■ WHAT TO DO: Turn the data below, from its first line through the line that contains "126L496 123L546 133L543", into a JSON list of strings with one string per line. Skip blank lines, and leave the pictures out.
** START DATA PROVIDED **
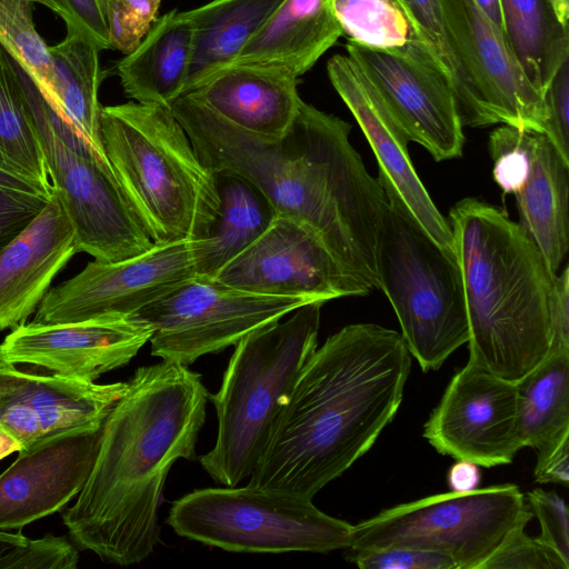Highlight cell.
<instances>
[{
  "instance_id": "8fae6325",
  "label": "cell",
  "mask_w": 569,
  "mask_h": 569,
  "mask_svg": "<svg viewBox=\"0 0 569 569\" xmlns=\"http://www.w3.org/2000/svg\"><path fill=\"white\" fill-rule=\"evenodd\" d=\"M463 126L496 123L546 133L543 97L530 84L503 33L473 0H441Z\"/></svg>"
},
{
  "instance_id": "7c38bea8",
  "label": "cell",
  "mask_w": 569,
  "mask_h": 569,
  "mask_svg": "<svg viewBox=\"0 0 569 569\" xmlns=\"http://www.w3.org/2000/svg\"><path fill=\"white\" fill-rule=\"evenodd\" d=\"M311 302L303 298L251 293L194 277L133 316L149 325L151 355L189 365L236 346L250 332Z\"/></svg>"
},
{
  "instance_id": "e575fe53",
  "label": "cell",
  "mask_w": 569,
  "mask_h": 569,
  "mask_svg": "<svg viewBox=\"0 0 569 569\" xmlns=\"http://www.w3.org/2000/svg\"><path fill=\"white\" fill-rule=\"evenodd\" d=\"M525 528L512 529L480 569H569L557 552L529 537Z\"/></svg>"
},
{
  "instance_id": "44dd1931",
  "label": "cell",
  "mask_w": 569,
  "mask_h": 569,
  "mask_svg": "<svg viewBox=\"0 0 569 569\" xmlns=\"http://www.w3.org/2000/svg\"><path fill=\"white\" fill-rule=\"evenodd\" d=\"M101 431L71 430L19 451L0 475V530L20 529L77 497L93 467Z\"/></svg>"
},
{
  "instance_id": "4dcf8cb0",
  "label": "cell",
  "mask_w": 569,
  "mask_h": 569,
  "mask_svg": "<svg viewBox=\"0 0 569 569\" xmlns=\"http://www.w3.org/2000/svg\"><path fill=\"white\" fill-rule=\"evenodd\" d=\"M0 170L52 192L43 154L9 56L0 47Z\"/></svg>"
},
{
  "instance_id": "8d00e7d4",
  "label": "cell",
  "mask_w": 569,
  "mask_h": 569,
  "mask_svg": "<svg viewBox=\"0 0 569 569\" xmlns=\"http://www.w3.org/2000/svg\"><path fill=\"white\" fill-rule=\"evenodd\" d=\"M527 500L540 525L537 540L569 565V523L565 500L557 492L542 489L527 492Z\"/></svg>"
},
{
  "instance_id": "5bb4252c",
  "label": "cell",
  "mask_w": 569,
  "mask_h": 569,
  "mask_svg": "<svg viewBox=\"0 0 569 569\" xmlns=\"http://www.w3.org/2000/svg\"><path fill=\"white\" fill-rule=\"evenodd\" d=\"M213 280L251 293L323 302L373 290L347 269L311 228L286 217H277Z\"/></svg>"
},
{
  "instance_id": "60d3db41",
  "label": "cell",
  "mask_w": 569,
  "mask_h": 569,
  "mask_svg": "<svg viewBox=\"0 0 569 569\" xmlns=\"http://www.w3.org/2000/svg\"><path fill=\"white\" fill-rule=\"evenodd\" d=\"M543 101L547 113L546 136L565 161L569 162V58L550 80Z\"/></svg>"
},
{
  "instance_id": "7402d4cb",
  "label": "cell",
  "mask_w": 569,
  "mask_h": 569,
  "mask_svg": "<svg viewBox=\"0 0 569 569\" xmlns=\"http://www.w3.org/2000/svg\"><path fill=\"white\" fill-rule=\"evenodd\" d=\"M78 252L74 228L52 190L41 212L0 249V331L26 322Z\"/></svg>"
},
{
  "instance_id": "5b68a950",
  "label": "cell",
  "mask_w": 569,
  "mask_h": 569,
  "mask_svg": "<svg viewBox=\"0 0 569 569\" xmlns=\"http://www.w3.org/2000/svg\"><path fill=\"white\" fill-rule=\"evenodd\" d=\"M99 141L154 243L191 242L209 233L220 208L217 178L171 108L139 102L102 107Z\"/></svg>"
},
{
  "instance_id": "1f68e13d",
  "label": "cell",
  "mask_w": 569,
  "mask_h": 569,
  "mask_svg": "<svg viewBox=\"0 0 569 569\" xmlns=\"http://www.w3.org/2000/svg\"><path fill=\"white\" fill-rule=\"evenodd\" d=\"M332 8L342 33L360 46L400 48L416 33L397 0H332Z\"/></svg>"
},
{
  "instance_id": "484cf974",
  "label": "cell",
  "mask_w": 569,
  "mask_h": 569,
  "mask_svg": "<svg viewBox=\"0 0 569 569\" xmlns=\"http://www.w3.org/2000/svg\"><path fill=\"white\" fill-rule=\"evenodd\" d=\"M283 1L212 0L187 11L192 48L184 93L230 67Z\"/></svg>"
},
{
  "instance_id": "681fc988",
  "label": "cell",
  "mask_w": 569,
  "mask_h": 569,
  "mask_svg": "<svg viewBox=\"0 0 569 569\" xmlns=\"http://www.w3.org/2000/svg\"><path fill=\"white\" fill-rule=\"evenodd\" d=\"M563 23L568 24L569 0H549Z\"/></svg>"
},
{
  "instance_id": "f907efd6",
  "label": "cell",
  "mask_w": 569,
  "mask_h": 569,
  "mask_svg": "<svg viewBox=\"0 0 569 569\" xmlns=\"http://www.w3.org/2000/svg\"><path fill=\"white\" fill-rule=\"evenodd\" d=\"M398 1V0H397ZM399 2V1H398Z\"/></svg>"
},
{
  "instance_id": "4316f807",
  "label": "cell",
  "mask_w": 569,
  "mask_h": 569,
  "mask_svg": "<svg viewBox=\"0 0 569 569\" xmlns=\"http://www.w3.org/2000/svg\"><path fill=\"white\" fill-rule=\"evenodd\" d=\"M216 178L218 218L203 239L190 242L196 276L204 279H213L277 218L267 198L246 179L232 173H216Z\"/></svg>"
},
{
  "instance_id": "bcb514c9",
  "label": "cell",
  "mask_w": 569,
  "mask_h": 569,
  "mask_svg": "<svg viewBox=\"0 0 569 569\" xmlns=\"http://www.w3.org/2000/svg\"><path fill=\"white\" fill-rule=\"evenodd\" d=\"M29 538L21 533H9L0 530V569H7V565L13 555L26 546Z\"/></svg>"
},
{
  "instance_id": "2e32d148",
  "label": "cell",
  "mask_w": 569,
  "mask_h": 569,
  "mask_svg": "<svg viewBox=\"0 0 569 569\" xmlns=\"http://www.w3.org/2000/svg\"><path fill=\"white\" fill-rule=\"evenodd\" d=\"M194 277L190 242L154 243L132 258L89 262L78 274L48 290L33 321L128 317Z\"/></svg>"
},
{
  "instance_id": "f35d334b",
  "label": "cell",
  "mask_w": 569,
  "mask_h": 569,
  "mask_svg": "<svg viewBox=\"0 0 569 569\" xmlns=\"http://www.w3.org/2000/svg\"><path fill=\"white\" fill-rule=\"evenodd\" d=\"M350 550L349 559L362 569H457L445 555L409 547Z\"/></svg>"
},
{
  "instance_id": "83f0119b",
  "label": "cell",
  "mask_w": 569,
  "mask_h": 569,
  "mask_svg": "<svg viewBox=\"0 0 569 569\" xmlns=\"http://www.w3.org/2000/svg\"><path fill=\"white\" fill-rule=\"evenodd\" d=\"M508 47L530 84L543 97L569 58V31L549 0H500Z\"/></svg>"
},
{
  "instance_id": "ffe728a7",
  "label": "cell",
  "mask_w": 569,
  "mask_h": 569,
  "mask_svg": "<svg viewBox=\"0 0 569 569\" xmlns=\"http://www.w3.org/2000/svg\"><path fill=\"white\" fill-rule=\"evenodd\" d=\"M327 71L331 84L355 117L376 156L379 167L377 178L383 189L396 193L437 243L453 250L449 222L433 203L409 157L410 140L372 83L357 63L345 54L332 56Z\"/></svg>"
},
{
  "instance_id": "c3c4849f",
  "label": "cell",
  "mask_w": 569,
  "mask_h": 569,
  "mask_svg": "<svg viewBox=\"0 0 569 569\" xmlns=\"http://www.w3.org/2000/svg\"><path fill=\"white\" fill-rule=\"evenodd\" d=\"M473 2L488 20L502 32L503 21L500 0H473Z\"/></svg>"
},
{
  "instance_id": "9c48e42d",
  "label": "cell",
  "mask_w": 569,
  "mask_h": 569,
  "mask_svg": "<svg viewBox=\"0 0 569 569\" xmlns=\"http://www.w3.org/2000/svg\"><path fill=\"white\" fill-rule=\"evenodd\" d=\"M167 523L190 540L252 553L348 549L353 526L311 499L248 485L193 490L172 503Z\"/></svg>"
},
{
  "instance_id": "8992f818",
  "label": "cell",
  "mask_w": 569,
  "mask_h": 569,
  "mask_svg": "<svg viewBox=\"0 0 569 569\" xmlns=\"http://www.w3.org/2000/svg\"><path fill=\"white\" fill-rule=\"evenodd\" d=\"M323 301H311L284 321L242 338L221 387L208 393L218 420L216 442L199 458L216 481L234 487L256 468L277 416L317 349Z\"/></svg>"
},
{
  "instance_id": "4fadbf2b",
  "label": "cell",
  "mask_w": 569,
  "mask_h": 569,
  "mask_svg": "<svg viewBox=\"0 0 569 569\" xmlns=\"http://www.w3.org/2000/svg\"><path fill=\"white\" fill-rule=\"evenodd\" d=\"M346 50L410 141L436 161L461 157L463 124L452 84L416 33L400 48L373 49L348 40Z\"/></svg>"
},
{
  "instance_id": "6da1fadb",
  "label": "cell",
  "mask_w": 569,
  "mask_h": 569,
  "mask_svg": "<svg viewBox=\"0 0 569 569\" xmlns=\"http://www.w3.org/2000/svg\"><path fill=\"white\" fill-rule=\"evenodd\" d=\"M171 110L209 170L249 181L277 217L311 228L347 269L378 289L389 202L351 144L348 122L301 101L287 132L270 138L231 124L187 94Z\"/></svg>"
},
{
  "instance_id": "30bf717a",
  "label": "cell",
  "mask_w": 569,
  "mask_h": 569,
  "mask_svg": "<svg viewBox=\"0 0 569 569\" xmlns=\"http://www.w3.org/2000/svg\"><path fill=\"white\" fill-rule=\"evenodd\" d=\"M532 512L515 485L450 491L382 510L352 526L349 548L409 547L445 555L457 569H480Z\"/></svg>"
},
{
  "instance_id": "f6af8a7d",
  "label": "cell",
  "mask_w": 569,
  "mask_h": 569,
  "mask_svg": "<svg viewBox=\"0 0 569 569\" xmlns=\"http://www.w3.org/2000/svg\"><path fill=\"white\" fill-rule=\"evenodd\" d=\"M479 466L466 460H457L448 472L451 491L467 492L478 488L481 479Z\"/></svg>"
},
{
  "instance_id": "7a4b0ae2",
  "label": "cell",
  "mask_w": 569,
  "mask_h": 569,
  "mask_svg": "<svg viewBox=\"0 0 569 569\" xmlns=\"http://www.w3.org/2000/svg\"><path fill=\"white\" fill-rule=\"evenodd\" d=\"M208 391L187 365L140 367L107 416L91 472L63 515L73 541L119 566L141 562L160 539L158 509L170 468L192 460Z\"/></svg>"
},
{
  "instance_id": "603a6c76",
  "label": "cell",
  "mask_w": 569,
  "mask_h": 569,
  "mask_svg": "<svg viewBox=\"0 0 569 569\" xmlns=\"http://www.w3.org/2000/svg\"><path fill=\"white\" fill-rule=\"evenodd\" d=\"M248 132L278 138L290 128L301 99L298 77L266 63H237L184 93Z\"/></svg>"
},
{
  "instance_id": "52a82bcc",
  "label": "cell",
  "mask_w": 569,
  "mask_h": 569,
  "mask_svg": "<svg viewBox=\"0 0 569 569\" xmlns=\"http://www.w3.org/2000/svg\"><path fill=\"white\" fill-rule=\"evenodd\" d=\"M10 61L40 141L52 190L74 228L79 252L98 261L116 262L149 251L154 242L101 148L24 68L12 58Z\"/></svg>"
},
{
  "instance_id": "f1b7e54d",
  "label": "cell",
  "mask_w": 569,
  "mask_h": 569,
  "mask_svg": "<svg viewBox=\"0 0 569 569\" xmlns=\"http://www.w3.org/2000/svg\"><path fill=\"white\" fill-rule=\"evenodd\" d=\"M517 386V436L541 456L569 438V351H550Z\"/></svg>"
},
{
  "instance_id": "d4e9b609",
  "label": "cell",
  "mask_w": 569,
  "mask_h": 569,
  "mask_svg": "<svg viewBox=\"0 0 569 569\" xmlns=\"http://www.w3.org/2000/svg\"><path fill=\"white\" fill-rule=\"evenodd\" d=\"M191 48L187 11L173 9L156 19L139 46L117 66L126 94L139 103L171 108L184 93Z\"/></svg>"
},
{
  "instance_id": "3957f363",
  "label": "cell",
  "mask_w": 569,
  "mask_h": 569,
  "mask_svg": "<svg viewBox=\"0 0 569 569\" xmlns=\"http://www.w3.org/2000/svg\"><path fill=\"white\" fill-rule=\"evenodd\" d=\"M410 367L396 330L353 323L330 336L296 379L248 486L312 500L392 421Z\"/></svg>"
},
{
  "instance_id": "277c9868",
  "label": "cell",
  "mask_w": 569,
  "mask_h": 569,
  "mask_svg": "<svg viewBox=\"0 0 569 569\" xmlns=\"http://www.w3.org/2000/svg\"><path fill=\"white\" fill-rule=\"evenodd\" d=\"M470 362L517 383L549 353L556 274L518 222L476 198L449 211Z\"/></svg>"
},
{
  "instance_id": "7dc6e473",
  "label": "cell",
  "mask_w": 569,
  "mask_h": 569,
  "mask_svg": "<svg viewBox=\"0 0 569 569\" xmlns=\"http://www.w3.org/2000/svg\"><path fill=\"white\" fill-rule=\"evenodd\" d=\"M0 186L8 187L16 190H21L31 193H40L50 196L51 193L46 192L41 187L36 183L8 173L3 170H0Z\"/></svg>"
},
{
  "instance_id": "d6a6232c",
  "label": "cell",
  "mask_w": 569,
  "mask_h": 569,
  "mask_svg": "<svg viewBox=\"0 0 569 569\" xmlns=\"http://www.w3.org/2000/svg\"><path fill=\"white\" fill-rule=\"evenodd\" d=\"M32 0H0V47L49 93L53 71L48 46L33 23Z\"/></svg>"
},
{
  "instance_id": "74e56055",
  "label": "cell",
  "mask_w": 569,
  "mask_h": 569,
  "mask_svg": "<svg viewBox=\"0 0 569 569\" xmlns=\"http://www.w3.org/2000/svg\"><path fill=\"white\" fill-rule=\"evenodd\" d=\"M56 12L66 22L67 32H74L100 50L111 49L103 0H32Z\"/></svg>"
},
{
  "instance_id": "ac0fdd59",
  "label": "cell",
  "mask_w": 569,
  "mask_h": 569,
  "mask_svg": "<svg viewBox=\"0 0 569 569\" xmlns=\"http://www.w3.org/2000/svg\"><path fill=\"white\" fill-rule=\"evenodd\" d=\"M517 386L468 361L447 386L423 426L441 455L490 468L510 463L517 436Z\"/></svg>"
},
{
  "instance_id": "7bdbcfd3",
  "label": "cell",
  "mask_w": 569,
  "mask_h": 569,
  "mask_svg": "<svg viewBox=\"0 0 569 569\" xmlns=\"http://www.w3.org/2000/svg\"><path fill=\"white\" fill-rule=\"evenodd\" d=\"M550 351H569V268L555 278L550 306Z\"/></svg>"
},
{
  "instance_id": "cb8c5ba5",
  "label": "cell",
  "mask_w": 569,
  "mask_h": 569,
  "mask_svg": "<svg viewBox=\"0 0 569 569\" xmlns=\"http://www.w3.org/2000/svg\"><path fill=\"white\" fill-rule=\"evenodd\" d=\"M342 34L332 0H284L232 64H276L299 78Z\"/></svg>"
},
{
  "instance_id": "e0dca14e",
  "label": "cell",
  "mask_w": 569,
  "mask_h": 569,
  "mask_svg": "<svg viewBox=\"0 0 569 569\" xmlns=\"http://www.w3.org/2000/svg\"><path fill=\"white\" fill-rule=\"evenodd\" d=\"M127 382L96 383L0 358V460L51 437L102 427Z\"/></svg>"
},
{
  "instance_id": "836d02e7",
  "label": "cell",
  "mask_w": 569,
  "mask_h": 569,
  "mask_svg": "<svg viewBox=\"0 0 569 569\" xmlns=\"http://www.w3.org/2000/svg\"><path fill=\"white\" fill-rule=\"evenodd\" d=\"M162 0H103L111 49L131 53L147 34Z\"/></svg>"
},
{
  "instance_id": "b9f144b4",
  "label": "cell",
  "mask_w": 569,
  "mask_h": 569,
  "mask_svg": "<svg viewBox=\"0 0 569 569\" xmlns=\"http://www.w3.org/2000/svg\"><path fill=\"white\" fill-rule=\"evenodd\" d=\"M50 196L0 186V249L41 212Z\"/></svg>"
},
{
  "instance_id": "d590c367",
  "label": "cell",
  "mask_w": 569,
  "mask_h": 569,
  "mask_svg": "<svg viewBox=\"0 0 569 569\" xmlns=\"http://www.w3.org/2000/svg\"><path fill=\"white\" fill-rule=\"evenodd\" d=\"M398 1L405 10L417 37L429 49L452 84L453 66L446 40L441 0Z\"/></svg>"
},
{
  "instance_id": "ba28073f",
  "label": "cell",
  "mask_w": 569,
  "mask_h": 569,
  "mask_svg": "<svg viewBox=\"0 0 569 569\" xmlns=\"http://www.w3.org/2000/svg\"><path fill=\"white\" fill-rule=\"evenodd\" d=\"M377 250L378 289L422 371L437 370L469 340L461 270L453 250L437 243L391 190Z\"/></svg>"
},
{
  "instance_id": "ab89813d",
  "label": "cell",
  "mask_w": 569,
  "mask_h": 569,
  "mask_svg": "<svg viewBox=\"0 0 569 569\" xmlns=\"http://www.w3.org/2000/svg\"><path fill=\"white\" fill-rule=\"evenodd\" d=\"M78 561L79 552L66 537L47 535L29 539L10 559L7 569H73Z\"/></svg>"
},
{
  "instance_id": "d6986e66",
  "label": "cell",
  "mask_w": 569,
  "mask_h": 569,
  "mask_svg": "<svg viewBox=\"0 0 569 569\" xmlns=\"http://www.w3.org/2000/svg\"><path fill=\"white\" fill-rule=\"evenodd\" d=\"M152 329L131 315L73 322H23L0 343V358L29 370L93 382L127 365Z\"/></svg>"
},
{
  "instance_id": "9a60e30c",
  "label": "cell",
  "mask_w": 569,
  "mask_h": 569,
  "mask_svg": "<svg viewBox=\"0 0 569 569\" xmlns=\"http://www.w3.org/2000/svg\"><path fill=\"white\" fill-rule=\"evenodd\" d=\"M493 178L516 198L519 224L557 274L569 249V162L542 132L501 124L489 134Z\"/></svg>"
},
{
  "instance_id": "ee69618b",
  "label": "cell",
  "mask_w": 569,
  "mask_h": 569,
  "mask_svg": "<svg viewBox=\"0 0 569 569\" xmlns=\"http://www.w3.org/2000/svg\"><path fill=\"white\" fill-rule=\"evenodd\" d=\"M535 479L539 483H569V438L563 439L550 451L537 456Z\"/></svg>"
},
{
  "instance_id": "f546056e",
  "label": "cell",
  "mask_w": 569,
  "mask_h": 569,
  "mask_svg": "<svg viewBox=\"0 0 569 569\" xmlns=\"http://www.w3.org/2000/svg\"><path fill=\"white\" fill-rule=\"evenodd\" d=\"M53 71L50 96L63 111L101 148L98 100L102 80L99 52L96 44L74 32L54 46H48ZM102 150V149H101Z\"/></svg>"
}]
</instances>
** END DATA PROVIDED **
■ THE ANSWER:
[
  "Highlight cell.",
  "<instances>",
  "[{",
  "  \"instance_id\": \"8fae6325\",",
  "  \"label\": \"cell\",",
  "  \"mask_w\": 569,",
  "  \"mask_h\": 569,",
  "  \"mask_svg\": \"<svg viewBox=\\\"0 0 569 569\\\" xmlns=\\\"http://www.w3.org/2000/svg\\\"><path fill=\\\"white\\\" fill-rule=\\\"evenodd\\\" d=\\\"M463 126L496 123L546 133L543 97L530 84L503 33L473 0H441Z\\\"/></svg>\""
]